Le peintre de Mont-la-Ville écrit une carte postale d’un endroit où il a posé son chevalet. Aujourd’hui, le Château de La Sarraz.
A Farhad,
Les deux tours principales de l’édifice médiéval se dressent dans l’air glacial, ce samedi de décembre. Le Musée du cheval est au repos; les sorcières et autres morts-vivants croisés lors de la récente fête d’Halloween sont retournés au placard, ou dorment au fond de quelques oubliettes.
Face au château, je n’ai nullement l’intention de planter mon chevalet sur le sol gelé. À peine ai-je l’audace de sortir mes mains des poches pour prendre une photo… Ça pourrait servir, plus tard à l’atelier. Quelques rares promeneurs emmitouflés fréquentent le jardin qui revêt un aspect plus austère qu’à l’habitude. Je t’aperçois justement en compagnie de ton épouse, descendant l’allée enneigée.

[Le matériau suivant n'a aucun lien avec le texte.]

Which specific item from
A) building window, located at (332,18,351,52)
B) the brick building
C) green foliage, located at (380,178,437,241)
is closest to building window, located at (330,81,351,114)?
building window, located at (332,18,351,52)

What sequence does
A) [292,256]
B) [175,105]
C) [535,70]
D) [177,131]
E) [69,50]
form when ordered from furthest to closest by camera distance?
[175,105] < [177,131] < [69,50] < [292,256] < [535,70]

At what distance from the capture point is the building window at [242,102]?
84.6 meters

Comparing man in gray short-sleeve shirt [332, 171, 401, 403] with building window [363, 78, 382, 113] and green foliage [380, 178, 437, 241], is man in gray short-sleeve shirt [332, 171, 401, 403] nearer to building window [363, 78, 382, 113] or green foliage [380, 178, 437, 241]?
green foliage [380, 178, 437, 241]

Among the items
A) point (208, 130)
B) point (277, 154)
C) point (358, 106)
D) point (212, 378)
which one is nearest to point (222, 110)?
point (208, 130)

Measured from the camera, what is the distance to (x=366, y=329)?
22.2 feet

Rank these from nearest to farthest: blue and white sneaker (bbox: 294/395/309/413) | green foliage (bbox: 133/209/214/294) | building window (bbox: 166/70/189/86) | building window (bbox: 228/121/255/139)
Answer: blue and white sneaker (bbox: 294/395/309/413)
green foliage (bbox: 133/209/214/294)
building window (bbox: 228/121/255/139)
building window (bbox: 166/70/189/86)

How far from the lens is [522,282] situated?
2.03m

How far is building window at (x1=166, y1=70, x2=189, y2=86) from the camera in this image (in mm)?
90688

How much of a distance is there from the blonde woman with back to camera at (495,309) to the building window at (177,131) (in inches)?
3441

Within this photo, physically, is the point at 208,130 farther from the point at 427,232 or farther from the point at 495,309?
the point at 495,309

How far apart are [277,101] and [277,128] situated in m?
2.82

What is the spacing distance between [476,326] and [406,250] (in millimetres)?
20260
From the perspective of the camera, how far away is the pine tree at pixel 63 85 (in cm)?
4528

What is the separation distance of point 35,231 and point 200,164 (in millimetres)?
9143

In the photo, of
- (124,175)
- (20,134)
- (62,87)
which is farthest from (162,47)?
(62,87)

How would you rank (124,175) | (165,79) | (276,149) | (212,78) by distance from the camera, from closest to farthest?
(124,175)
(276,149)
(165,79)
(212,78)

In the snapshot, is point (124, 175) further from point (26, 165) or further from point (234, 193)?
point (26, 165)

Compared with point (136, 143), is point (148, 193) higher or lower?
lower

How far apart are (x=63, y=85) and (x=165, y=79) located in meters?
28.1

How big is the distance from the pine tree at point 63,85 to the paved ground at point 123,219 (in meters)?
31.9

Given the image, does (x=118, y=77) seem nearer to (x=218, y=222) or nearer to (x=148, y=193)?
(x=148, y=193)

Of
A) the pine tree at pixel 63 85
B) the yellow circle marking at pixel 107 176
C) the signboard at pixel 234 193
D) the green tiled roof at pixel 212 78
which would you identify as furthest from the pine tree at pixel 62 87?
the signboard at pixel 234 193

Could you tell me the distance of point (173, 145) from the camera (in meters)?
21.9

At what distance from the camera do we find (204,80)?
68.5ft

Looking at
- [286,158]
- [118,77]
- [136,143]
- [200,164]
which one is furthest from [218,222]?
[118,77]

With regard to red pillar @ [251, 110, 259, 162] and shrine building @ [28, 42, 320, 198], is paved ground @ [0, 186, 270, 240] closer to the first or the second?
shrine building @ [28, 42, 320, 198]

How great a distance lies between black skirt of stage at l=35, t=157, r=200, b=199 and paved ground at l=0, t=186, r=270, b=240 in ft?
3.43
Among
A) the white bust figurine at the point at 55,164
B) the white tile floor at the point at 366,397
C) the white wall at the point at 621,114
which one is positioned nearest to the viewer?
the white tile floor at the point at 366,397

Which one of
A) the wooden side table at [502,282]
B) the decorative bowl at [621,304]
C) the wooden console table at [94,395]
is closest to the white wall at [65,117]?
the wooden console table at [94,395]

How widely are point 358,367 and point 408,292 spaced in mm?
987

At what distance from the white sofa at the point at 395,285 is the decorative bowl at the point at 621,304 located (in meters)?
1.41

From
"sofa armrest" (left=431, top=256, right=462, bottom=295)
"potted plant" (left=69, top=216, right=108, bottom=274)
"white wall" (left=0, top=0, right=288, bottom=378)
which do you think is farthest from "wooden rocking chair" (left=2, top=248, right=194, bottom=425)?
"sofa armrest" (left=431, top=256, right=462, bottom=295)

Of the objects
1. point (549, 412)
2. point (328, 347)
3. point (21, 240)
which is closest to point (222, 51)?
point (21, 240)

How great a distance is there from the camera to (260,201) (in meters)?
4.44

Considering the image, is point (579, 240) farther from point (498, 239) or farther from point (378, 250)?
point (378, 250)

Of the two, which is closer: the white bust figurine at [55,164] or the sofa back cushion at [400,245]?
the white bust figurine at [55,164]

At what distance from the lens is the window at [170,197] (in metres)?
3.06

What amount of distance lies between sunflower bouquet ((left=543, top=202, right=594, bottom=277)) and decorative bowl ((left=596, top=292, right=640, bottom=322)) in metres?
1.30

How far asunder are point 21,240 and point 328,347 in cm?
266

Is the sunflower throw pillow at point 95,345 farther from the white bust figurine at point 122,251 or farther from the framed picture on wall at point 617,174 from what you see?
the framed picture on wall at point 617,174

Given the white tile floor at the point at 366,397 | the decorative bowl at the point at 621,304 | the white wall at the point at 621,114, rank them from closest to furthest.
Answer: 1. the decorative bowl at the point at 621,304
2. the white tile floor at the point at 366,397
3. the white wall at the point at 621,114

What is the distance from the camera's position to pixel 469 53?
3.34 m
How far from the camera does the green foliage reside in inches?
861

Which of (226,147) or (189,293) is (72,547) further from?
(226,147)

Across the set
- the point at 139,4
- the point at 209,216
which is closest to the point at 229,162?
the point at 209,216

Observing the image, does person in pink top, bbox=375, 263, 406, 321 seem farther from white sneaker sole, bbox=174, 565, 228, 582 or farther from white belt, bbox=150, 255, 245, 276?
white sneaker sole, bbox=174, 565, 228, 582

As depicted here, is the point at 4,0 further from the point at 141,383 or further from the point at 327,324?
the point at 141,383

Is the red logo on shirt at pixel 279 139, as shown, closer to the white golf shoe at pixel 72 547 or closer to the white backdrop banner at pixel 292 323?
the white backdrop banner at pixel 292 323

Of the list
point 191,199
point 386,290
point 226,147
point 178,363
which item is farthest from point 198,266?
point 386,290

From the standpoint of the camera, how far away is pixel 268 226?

Plus bas, les commerçants du marché de Noël ainsi qu’un public transi mais enthousiaste ont envahi la rue principale. Un groupe de jeunes musiciens se dégourdit les doigts avec des morceaux de rock; l’atmosphère se réchauffe d’un cran grâce aux décibels du groupe et de ses groupies, sans inverser toutefois les températures négatives.
Dans une boutique accueillante nous buvons un chocolat chaud. Avec douceur, avec pudeur, tu évoques les événements tragiques qui endeuillent ton pays, très loin d’ici.
La création d’un tableau s’inscrit dans un contexte. Quelques jours plus tard, en réalisant cette peinture alla prima (c’est à dire dans l’huile fraîche en une seule séance), je repense à notre conversation.